*Your task*:
Reproduce the advice column on the azaleas below in full, word for word.

*Selected text*:

Homework

I Love Our Azaleas, But …

Dear Homework,
Our 30-year-old Chesterfield home is gorgeous when the azaleas bloom. However, during the rest of the year, the front of our house seems boring and outdated with the overgrown shrubbery. As much as I hate to part with our faithful bloomers, it is time. Please help us give a new look to the front of our home.
Sincerely,
—I Love Our Azaleas, But …

Dear I Love Our Azaleas, But …,
It can be very difficult to figure out how to alter plantings that look so spectacular for a month or so with something that offers a better year-round aesthetic. Your springtime photo looks great, but your winter photo (not shown) shows an overgrown drabness that I think we can fix without doing away with the azaleas. In fact, I’ve added more!

First, I would suggest bordering the white azaleas with a low yew hedge. The yews have a rich, year-round color that will hide the azaleas’ winter brown. I also would clip the azaleas to the first-floor windowsills to allow the transom windows to appear as tall and elegant as possible.

*Extracted information*:

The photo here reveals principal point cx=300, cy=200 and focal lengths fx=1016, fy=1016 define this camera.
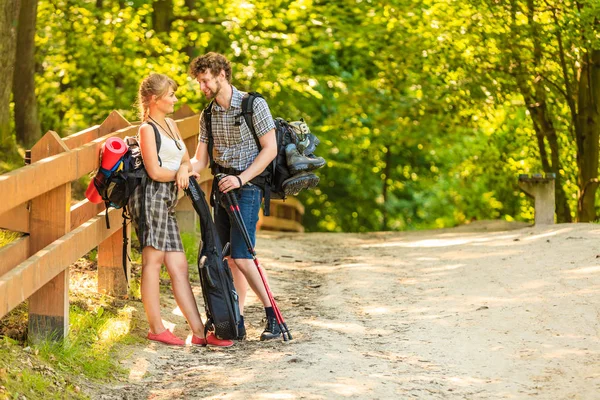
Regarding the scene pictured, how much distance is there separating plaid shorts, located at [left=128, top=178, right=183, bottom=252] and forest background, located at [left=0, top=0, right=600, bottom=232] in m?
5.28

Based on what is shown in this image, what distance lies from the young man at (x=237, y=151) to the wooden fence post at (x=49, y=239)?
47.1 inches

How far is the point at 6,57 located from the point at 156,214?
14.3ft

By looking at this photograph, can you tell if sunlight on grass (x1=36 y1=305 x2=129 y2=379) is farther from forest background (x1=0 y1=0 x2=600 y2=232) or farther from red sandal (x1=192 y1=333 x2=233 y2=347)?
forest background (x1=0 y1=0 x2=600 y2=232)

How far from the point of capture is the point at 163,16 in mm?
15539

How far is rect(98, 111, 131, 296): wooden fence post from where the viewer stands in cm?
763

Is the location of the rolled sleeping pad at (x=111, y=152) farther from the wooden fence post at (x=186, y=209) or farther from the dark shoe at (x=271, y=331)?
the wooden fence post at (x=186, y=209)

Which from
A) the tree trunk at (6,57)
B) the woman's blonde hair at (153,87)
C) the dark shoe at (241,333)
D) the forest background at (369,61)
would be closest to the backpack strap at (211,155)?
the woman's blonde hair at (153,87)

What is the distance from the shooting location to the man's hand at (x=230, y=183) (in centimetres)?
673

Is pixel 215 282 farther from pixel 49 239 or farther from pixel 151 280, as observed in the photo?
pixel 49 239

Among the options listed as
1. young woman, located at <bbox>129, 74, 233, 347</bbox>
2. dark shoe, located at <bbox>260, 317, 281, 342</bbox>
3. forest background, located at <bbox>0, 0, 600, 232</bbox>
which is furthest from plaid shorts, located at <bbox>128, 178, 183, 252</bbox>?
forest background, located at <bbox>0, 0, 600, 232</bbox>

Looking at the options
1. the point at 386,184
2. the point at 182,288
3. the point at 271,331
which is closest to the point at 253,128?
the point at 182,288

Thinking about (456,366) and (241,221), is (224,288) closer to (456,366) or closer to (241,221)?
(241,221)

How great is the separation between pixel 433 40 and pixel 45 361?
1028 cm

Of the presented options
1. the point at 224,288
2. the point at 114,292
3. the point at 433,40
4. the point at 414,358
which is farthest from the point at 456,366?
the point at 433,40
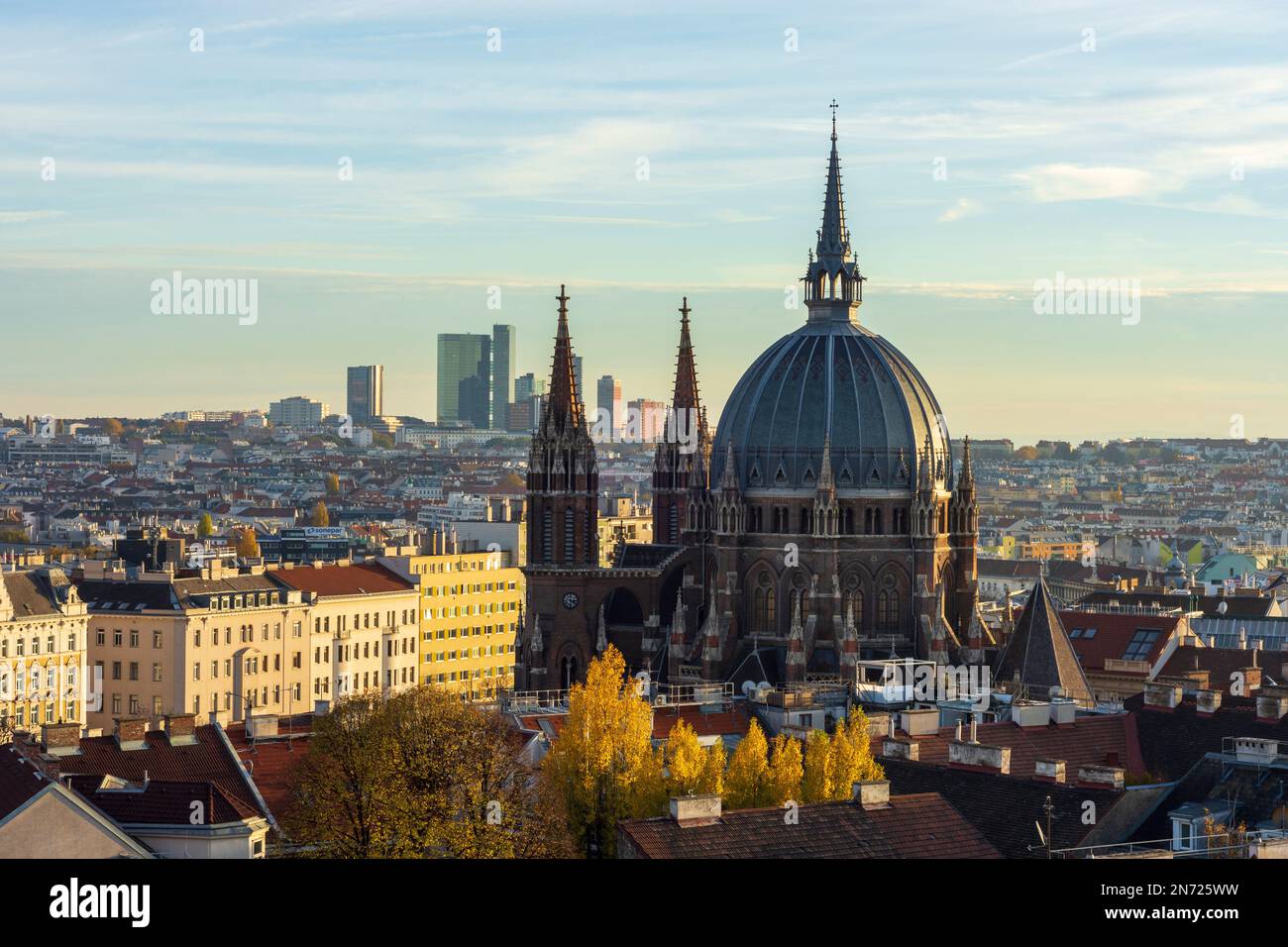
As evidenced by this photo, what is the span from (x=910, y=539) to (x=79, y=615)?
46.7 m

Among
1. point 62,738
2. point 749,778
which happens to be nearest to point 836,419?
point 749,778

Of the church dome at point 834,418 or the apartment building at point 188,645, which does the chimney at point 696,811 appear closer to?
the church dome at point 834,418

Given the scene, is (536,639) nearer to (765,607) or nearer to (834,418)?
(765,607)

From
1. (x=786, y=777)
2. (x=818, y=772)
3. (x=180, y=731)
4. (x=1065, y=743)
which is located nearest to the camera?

*Reply to the task*:
Homework

I Love Our Azaleas, But …

Dear Homework,
Our 30-year-old Chesterfield home is gorgeous when the azaleas bloom. However, during the rest of the year, the front of our house seems boring and outdated with the overgrown shrubbery. As much as I hate to part with our faithful bloomers, it is time. Please help us give a new look to the front of our home.
Sincerely,
—I Love Our Azaleas, But …

Dear I Love Our Azaleas, But …,
It can be very difficult to figure out how to alter plantings that look so spectacular for a month or so with something that offers a better year-round aesthetic. Your springtime photo looks great, but your winter photo (not shown) shows an overgrown drabness that I think we can fix without doing away with the azaleas. In fact, I’ve added more!

First, I would suggest bordering the white azaleas with a low yew hedge. The yews have a rich, year-round color that will hide the azaleas’ winter brown. I also would clip the azaleas to the first-floor windowsills to allow the transom windows to appear as tall and elegant as possible.